» **JOB A**
Rewrite the passage on the planetary boundary layer starting with "Cause of surface" and going on through "in soil erosion.", putting "wind shear" wherever "wind gradient" appears.

» **EXTRACT PROVIDED**

- Planetary boundary layer
The planetary boundary layer (PBL), also known as the atmospheric boundary layer (ABL), is the lowest part of the atmosphere and its behavior is directly influenced by its contact with a planetary surface. On Earth it usually responds to changes in surface forcing in an hour or less. In this layer physical quantities such as flow velocity, temperature, moisture etc., display rapid fluctuations (turbulence) and vertical mixing is strong. Above the PBL is the "free atmosphere" where the wind is approximately geostrophic (parallel to the isobars) while within the PBL the wind is affected by surface drag and turns across the isobars. The free atmosphere is usually nonturbulent, or only intermittently turbulent.
Cause of surface wind gradient
Typically, due to aerodynamic drag, there is a wind gradient in the wind flow just a few hundred meters above the Earth's surface—the surface layer of the planetary boundary layer. Wind speed increases with increasing height above the ground, starting from zero due to the no-slip condition. Flow near the surface encounters obstacles that reduce the wind speed, and introduce random vertical and horizontal velocity components at right angles to the main direction of flow. This turbulence causes vertical mixing between the air moving horizontally at one level and the air at those levels immediately above and below it, which is important in dispersion of pollutants and in soil erosion.
The reduction in velocity near the surface is a function of surface roughness, so wind velocity profiles are quite different for different terrain types. Rough, irregular ground, and man-made obstructions on the ground, retard movement of the air near the surface, reducing wind velocity. Because of low surface roughness on the relatively smooth water surface, wind speeds do not increase as much with height above sea level as they do on land. Over a city or rough terrain, the wind gradient effect could cause a reduction of 40% to 50% of the geostrophic wind speed aloft; while over open water or ice, the reduction may be only 20% to 30%. These effects are taken into account when siting wind turbines.

» **DATA**
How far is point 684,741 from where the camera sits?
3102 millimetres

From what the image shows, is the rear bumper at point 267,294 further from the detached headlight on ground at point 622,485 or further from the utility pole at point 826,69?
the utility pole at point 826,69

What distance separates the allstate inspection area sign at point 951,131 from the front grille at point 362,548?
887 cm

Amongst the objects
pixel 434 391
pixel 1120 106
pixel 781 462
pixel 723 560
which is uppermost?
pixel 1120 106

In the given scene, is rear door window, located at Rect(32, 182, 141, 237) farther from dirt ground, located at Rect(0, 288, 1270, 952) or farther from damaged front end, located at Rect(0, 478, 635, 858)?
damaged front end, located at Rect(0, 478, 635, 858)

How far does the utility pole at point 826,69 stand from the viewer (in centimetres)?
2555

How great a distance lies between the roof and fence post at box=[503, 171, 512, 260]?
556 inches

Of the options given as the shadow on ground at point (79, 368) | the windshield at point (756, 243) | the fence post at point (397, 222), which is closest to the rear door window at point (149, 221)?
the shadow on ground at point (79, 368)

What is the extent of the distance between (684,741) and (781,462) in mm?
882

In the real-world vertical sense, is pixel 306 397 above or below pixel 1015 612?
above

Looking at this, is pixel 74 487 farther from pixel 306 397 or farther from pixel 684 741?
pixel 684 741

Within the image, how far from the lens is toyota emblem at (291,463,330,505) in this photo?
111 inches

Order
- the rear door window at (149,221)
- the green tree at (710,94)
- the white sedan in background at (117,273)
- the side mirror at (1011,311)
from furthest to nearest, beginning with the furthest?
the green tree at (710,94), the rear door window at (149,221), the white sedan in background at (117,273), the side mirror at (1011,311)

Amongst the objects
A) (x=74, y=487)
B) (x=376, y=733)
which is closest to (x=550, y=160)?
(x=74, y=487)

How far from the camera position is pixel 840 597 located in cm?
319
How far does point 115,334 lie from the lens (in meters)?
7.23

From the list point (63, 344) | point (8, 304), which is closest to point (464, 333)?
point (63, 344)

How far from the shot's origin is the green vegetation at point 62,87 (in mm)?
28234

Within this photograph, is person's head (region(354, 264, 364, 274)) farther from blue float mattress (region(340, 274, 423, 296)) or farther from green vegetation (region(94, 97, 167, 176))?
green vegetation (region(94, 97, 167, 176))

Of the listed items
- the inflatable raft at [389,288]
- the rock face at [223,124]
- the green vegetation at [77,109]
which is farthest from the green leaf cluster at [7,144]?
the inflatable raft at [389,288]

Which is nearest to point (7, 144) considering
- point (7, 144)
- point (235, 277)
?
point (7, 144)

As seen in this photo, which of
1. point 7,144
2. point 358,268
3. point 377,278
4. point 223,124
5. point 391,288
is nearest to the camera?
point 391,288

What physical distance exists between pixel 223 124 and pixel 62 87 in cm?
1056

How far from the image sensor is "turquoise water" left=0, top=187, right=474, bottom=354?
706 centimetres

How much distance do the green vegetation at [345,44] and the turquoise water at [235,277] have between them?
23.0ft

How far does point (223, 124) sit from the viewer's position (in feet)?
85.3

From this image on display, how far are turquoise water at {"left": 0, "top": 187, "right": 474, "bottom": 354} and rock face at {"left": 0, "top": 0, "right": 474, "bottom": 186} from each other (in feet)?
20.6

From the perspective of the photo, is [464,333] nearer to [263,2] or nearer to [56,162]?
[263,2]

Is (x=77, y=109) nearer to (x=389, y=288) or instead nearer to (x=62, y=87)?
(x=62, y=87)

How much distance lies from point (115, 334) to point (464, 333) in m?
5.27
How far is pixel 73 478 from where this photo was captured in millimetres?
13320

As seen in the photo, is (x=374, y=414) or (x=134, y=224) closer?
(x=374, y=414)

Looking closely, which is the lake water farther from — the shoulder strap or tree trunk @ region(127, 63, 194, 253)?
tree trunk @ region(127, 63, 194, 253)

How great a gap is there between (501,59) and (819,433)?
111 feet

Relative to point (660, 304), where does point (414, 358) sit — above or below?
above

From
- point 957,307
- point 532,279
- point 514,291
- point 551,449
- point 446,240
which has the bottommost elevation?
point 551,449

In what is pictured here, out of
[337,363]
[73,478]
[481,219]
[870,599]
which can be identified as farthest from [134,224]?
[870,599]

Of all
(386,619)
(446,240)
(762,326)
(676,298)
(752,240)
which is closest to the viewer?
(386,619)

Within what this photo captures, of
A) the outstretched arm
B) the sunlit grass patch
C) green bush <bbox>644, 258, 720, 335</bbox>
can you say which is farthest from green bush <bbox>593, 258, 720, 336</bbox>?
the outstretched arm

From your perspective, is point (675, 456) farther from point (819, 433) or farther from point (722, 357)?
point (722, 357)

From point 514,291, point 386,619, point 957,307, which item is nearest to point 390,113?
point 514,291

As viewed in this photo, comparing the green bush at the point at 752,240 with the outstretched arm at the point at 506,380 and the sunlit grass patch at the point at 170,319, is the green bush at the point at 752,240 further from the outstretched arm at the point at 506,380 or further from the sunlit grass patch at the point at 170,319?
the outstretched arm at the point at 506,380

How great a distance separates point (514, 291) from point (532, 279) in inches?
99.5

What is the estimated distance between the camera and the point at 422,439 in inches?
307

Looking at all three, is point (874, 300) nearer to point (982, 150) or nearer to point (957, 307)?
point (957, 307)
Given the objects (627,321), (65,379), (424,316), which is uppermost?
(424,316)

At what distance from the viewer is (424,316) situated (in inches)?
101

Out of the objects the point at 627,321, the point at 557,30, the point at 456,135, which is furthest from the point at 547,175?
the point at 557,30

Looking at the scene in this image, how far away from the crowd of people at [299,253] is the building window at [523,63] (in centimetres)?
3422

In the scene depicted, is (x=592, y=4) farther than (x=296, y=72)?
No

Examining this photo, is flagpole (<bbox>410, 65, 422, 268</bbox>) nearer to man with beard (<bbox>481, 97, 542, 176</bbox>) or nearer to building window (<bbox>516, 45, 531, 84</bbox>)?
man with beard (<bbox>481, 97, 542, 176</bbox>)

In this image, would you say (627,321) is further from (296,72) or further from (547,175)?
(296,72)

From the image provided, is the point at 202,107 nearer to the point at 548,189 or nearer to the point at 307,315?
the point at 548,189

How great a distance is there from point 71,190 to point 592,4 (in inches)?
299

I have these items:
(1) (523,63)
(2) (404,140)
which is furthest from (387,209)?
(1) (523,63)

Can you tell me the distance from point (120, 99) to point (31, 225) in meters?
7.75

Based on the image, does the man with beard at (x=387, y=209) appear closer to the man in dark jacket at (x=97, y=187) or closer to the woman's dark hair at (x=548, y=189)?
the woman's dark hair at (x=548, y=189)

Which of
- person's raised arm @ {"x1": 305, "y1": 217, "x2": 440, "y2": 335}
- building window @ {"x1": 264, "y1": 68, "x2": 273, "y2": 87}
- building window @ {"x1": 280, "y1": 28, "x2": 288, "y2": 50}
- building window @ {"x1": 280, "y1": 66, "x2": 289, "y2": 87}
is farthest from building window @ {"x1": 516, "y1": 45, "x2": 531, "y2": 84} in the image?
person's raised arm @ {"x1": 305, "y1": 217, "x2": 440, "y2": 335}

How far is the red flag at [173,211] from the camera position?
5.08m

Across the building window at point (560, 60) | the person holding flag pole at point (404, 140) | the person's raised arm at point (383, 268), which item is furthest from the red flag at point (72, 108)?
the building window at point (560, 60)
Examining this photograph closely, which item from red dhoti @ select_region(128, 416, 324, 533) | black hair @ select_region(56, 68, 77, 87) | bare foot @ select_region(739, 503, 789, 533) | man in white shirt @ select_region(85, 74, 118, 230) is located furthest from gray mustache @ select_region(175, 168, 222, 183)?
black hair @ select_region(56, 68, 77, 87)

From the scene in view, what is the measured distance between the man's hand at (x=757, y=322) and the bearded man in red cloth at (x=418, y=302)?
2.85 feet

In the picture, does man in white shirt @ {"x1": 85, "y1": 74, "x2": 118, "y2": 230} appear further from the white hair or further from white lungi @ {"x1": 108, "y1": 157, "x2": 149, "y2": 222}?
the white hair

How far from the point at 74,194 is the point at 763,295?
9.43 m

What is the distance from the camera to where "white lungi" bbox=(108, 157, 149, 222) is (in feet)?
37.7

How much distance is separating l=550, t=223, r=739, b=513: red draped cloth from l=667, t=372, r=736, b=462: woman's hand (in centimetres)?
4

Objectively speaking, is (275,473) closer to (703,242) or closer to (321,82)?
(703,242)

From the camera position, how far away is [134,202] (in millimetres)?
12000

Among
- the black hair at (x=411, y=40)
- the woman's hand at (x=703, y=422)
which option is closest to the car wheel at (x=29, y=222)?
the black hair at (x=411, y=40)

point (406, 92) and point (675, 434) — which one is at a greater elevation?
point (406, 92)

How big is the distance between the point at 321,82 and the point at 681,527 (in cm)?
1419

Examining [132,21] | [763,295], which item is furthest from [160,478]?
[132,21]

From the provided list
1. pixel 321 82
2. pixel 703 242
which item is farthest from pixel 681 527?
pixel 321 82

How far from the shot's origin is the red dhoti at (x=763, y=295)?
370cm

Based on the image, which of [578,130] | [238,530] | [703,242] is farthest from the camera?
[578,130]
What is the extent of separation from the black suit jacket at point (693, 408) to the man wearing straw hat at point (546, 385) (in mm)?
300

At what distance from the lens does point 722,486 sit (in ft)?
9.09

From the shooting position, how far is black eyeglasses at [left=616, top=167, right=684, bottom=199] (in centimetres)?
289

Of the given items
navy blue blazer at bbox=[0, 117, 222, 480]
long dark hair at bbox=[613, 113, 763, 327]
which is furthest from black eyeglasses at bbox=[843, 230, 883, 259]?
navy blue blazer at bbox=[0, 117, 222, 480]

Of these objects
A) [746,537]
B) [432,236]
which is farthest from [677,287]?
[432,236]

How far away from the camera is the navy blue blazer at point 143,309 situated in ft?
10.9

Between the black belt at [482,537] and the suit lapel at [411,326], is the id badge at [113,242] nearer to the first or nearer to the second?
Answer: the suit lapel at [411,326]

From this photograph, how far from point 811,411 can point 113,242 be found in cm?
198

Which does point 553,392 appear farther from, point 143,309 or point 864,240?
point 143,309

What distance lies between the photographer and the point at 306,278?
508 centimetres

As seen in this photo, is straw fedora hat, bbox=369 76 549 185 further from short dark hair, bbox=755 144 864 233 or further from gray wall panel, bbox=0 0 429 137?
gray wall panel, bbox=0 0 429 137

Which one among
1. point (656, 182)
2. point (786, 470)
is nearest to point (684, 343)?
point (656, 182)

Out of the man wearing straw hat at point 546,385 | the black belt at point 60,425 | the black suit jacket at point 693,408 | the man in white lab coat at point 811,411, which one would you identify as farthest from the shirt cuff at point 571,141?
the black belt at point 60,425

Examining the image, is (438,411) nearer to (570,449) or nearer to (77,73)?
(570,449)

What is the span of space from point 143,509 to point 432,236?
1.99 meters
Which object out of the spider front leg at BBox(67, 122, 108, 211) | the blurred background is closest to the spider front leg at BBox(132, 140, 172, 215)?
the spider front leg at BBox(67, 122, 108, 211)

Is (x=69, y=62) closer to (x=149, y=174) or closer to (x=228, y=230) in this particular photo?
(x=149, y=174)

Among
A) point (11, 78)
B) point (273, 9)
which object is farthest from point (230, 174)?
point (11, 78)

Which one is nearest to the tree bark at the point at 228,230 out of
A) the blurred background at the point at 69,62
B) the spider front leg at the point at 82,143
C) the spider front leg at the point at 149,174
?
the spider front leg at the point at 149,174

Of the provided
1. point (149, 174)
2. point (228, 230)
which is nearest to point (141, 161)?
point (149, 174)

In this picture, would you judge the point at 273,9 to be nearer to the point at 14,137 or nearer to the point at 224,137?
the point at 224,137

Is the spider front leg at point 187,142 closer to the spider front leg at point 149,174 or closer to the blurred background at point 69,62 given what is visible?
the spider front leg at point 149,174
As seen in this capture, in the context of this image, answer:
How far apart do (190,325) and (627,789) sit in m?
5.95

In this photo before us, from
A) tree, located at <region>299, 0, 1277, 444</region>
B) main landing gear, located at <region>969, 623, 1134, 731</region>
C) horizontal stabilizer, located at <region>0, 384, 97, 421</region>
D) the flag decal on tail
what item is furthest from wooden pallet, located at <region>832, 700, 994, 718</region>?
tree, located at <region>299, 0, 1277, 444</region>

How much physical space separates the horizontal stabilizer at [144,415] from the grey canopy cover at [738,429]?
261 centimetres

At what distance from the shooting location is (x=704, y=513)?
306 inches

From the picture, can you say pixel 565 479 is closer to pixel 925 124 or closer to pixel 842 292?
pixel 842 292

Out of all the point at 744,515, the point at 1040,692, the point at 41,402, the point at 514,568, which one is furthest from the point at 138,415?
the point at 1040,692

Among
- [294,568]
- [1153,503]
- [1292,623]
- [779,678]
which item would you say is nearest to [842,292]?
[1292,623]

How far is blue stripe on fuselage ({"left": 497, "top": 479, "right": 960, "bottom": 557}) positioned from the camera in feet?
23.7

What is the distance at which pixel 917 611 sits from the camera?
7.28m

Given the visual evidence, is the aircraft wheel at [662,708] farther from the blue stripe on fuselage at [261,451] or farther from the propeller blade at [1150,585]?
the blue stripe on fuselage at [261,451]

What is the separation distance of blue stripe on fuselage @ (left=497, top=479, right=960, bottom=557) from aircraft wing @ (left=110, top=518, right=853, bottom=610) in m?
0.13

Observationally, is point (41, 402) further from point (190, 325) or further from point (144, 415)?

» **JOB B**
Find every line of the listing that contains the string "fence" and copy each of those lines in full.

» **TASK ANSWER A**
Cause of surface wind shear
Typically, due to aerodynamic drag, there is a wind shear in the wind flow just a few hundred meters above the Earth's surface—the surface layer of the planetary boundary layer. Wind speed increases with increasing height above the ground, starting from zero due to the no-slip condition. Flow near the surface encounters obstacles that reduce the wind speed, and introduce random vertical and horizontal velocity components at right angles to the main direction of flow. This turbulence causes vertical mixing between the air moving horizontally at one level and the air at those levels immediately above and below it, which is important in dispersion of pollutants and in soil erosion.

» **TASK ANSWER B**
How great a distance lies between the roof and fence post at box=[503, 171, 512, 260]?
Of the options given as the shadow on ground at point (79, 368) | the windshield at point (756, 243) | the fence post at point (397, 222), which is closest to the rear door window at point (149, 221)?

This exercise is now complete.